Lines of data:
>> BEGIN
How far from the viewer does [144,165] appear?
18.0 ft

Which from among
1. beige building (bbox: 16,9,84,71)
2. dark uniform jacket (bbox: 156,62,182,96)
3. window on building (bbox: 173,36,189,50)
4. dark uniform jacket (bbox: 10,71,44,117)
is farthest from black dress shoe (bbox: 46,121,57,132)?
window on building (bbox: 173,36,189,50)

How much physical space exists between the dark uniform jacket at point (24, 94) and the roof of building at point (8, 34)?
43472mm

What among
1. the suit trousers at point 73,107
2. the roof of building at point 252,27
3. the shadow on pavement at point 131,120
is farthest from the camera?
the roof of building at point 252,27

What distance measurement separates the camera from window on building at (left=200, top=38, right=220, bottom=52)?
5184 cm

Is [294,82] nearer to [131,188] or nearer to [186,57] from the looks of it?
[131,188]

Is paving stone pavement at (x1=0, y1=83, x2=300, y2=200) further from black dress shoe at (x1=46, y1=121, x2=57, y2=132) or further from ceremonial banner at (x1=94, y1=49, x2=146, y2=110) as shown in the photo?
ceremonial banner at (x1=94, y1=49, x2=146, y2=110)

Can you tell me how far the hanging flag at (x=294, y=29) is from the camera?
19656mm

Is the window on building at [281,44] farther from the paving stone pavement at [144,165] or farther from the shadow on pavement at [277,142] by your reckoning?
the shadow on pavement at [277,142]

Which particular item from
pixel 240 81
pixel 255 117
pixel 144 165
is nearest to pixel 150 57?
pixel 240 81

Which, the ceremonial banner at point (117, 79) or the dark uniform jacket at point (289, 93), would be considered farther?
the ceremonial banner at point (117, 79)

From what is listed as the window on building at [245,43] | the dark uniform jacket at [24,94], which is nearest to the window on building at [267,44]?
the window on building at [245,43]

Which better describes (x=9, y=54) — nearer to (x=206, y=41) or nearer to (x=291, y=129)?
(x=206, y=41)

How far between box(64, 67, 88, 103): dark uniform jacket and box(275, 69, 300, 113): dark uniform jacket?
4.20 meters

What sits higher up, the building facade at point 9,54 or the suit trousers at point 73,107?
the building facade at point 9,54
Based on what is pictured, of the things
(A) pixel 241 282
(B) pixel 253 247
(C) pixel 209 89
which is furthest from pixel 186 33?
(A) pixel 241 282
>> END
**REQUIREMENT**
Write out every line of the material above, word for word.

**ANSWER FOR THE TASK**
How far from the viewer does [144,165] appear?
18.0 ft

Which from among
1. beige building (bbox: 16,9,84,71)
2. dark uniform jacket (bbox: 156,62,182,96)
3. window on building (bbox: 173,36,189,50)
4. dark uniform jacket (bbox: 10,71,44,117)
is farthest from black dress shoe (bbox: 46,121,57,132)?
window on building (bbox: 173,36,189,50)

How much physical space exists between the dark uniform jacket at point (24, 94) and the roof of building at point (8, 34)?
43472mm

What among
1. the suit trousers at point 73,107
2. the roof of building at point 252,27
3. the shadow on pavement at point 131,120
is farthest from the camera?
the roof of building at point 252,27

What distance measurement separates the camera from window on building at (left=200, top=38, right=220, bottom=52)?
5184 cm

Is [294,82] nearer to [131,188] or nearer to [186,57] from the looks of it?
[131,188]

Is paving stone pavement at (x1=0, y1=83, x2=300, y2=200) further from black dress shoe at (x1=46, y1=121, x2=57, y2=132) or further from ceremonial banner at (x1=94, y1=49, x2=146, y2=110) as shown in the photo?
ceremonial banner at (x1=94, y1=49, x2=146, y2=110)

Can you tell me how far the hanging flag at (x=294, y=29) is from the camera?
19656mm

Is the window on building at [281,44] farther from the paving stone pavement at [144,165] or farther from the shadow on pavement at [277,142] by your reckoning?
the shadow on pavement at [277,142]

Which particular item from
pixel 240 81
pixel 255 117
pixel 144 165
is nearest to pixel 150 57?
pixel 240 81

Which, the ceremonial banner at point (117, 79) or the dark uniform jacket at point (289, 93), would be considered farther?
the ceremonial banner at point (117, 79)

From what is listed as the window on building at [245,43] | the dark uniform jacket at [24,94], which is nearest to the window on building at [267,44]?
the window on building at [245,43]

Which better describes (x=9, y=54) — nearer to (x=206, y=41) or nearer to (x=291, y=129)?
(x=206, y=41)

How far between box(64, 67, 88, 103): dark uniform jacket and box(275, 69, 300, 113): dark uniform jacket?
4.20 meters

What sits higher up, the building facade at point 9,54 or the suit trousers at point 73,107?
the building facade at point 9,54
Based on what is pictured, of the things
(A) pixel 241 282
(B) pixel 253 247
(C) pixel 209 89
which is furthest from pixel 186 33?
(A) pixel 241 282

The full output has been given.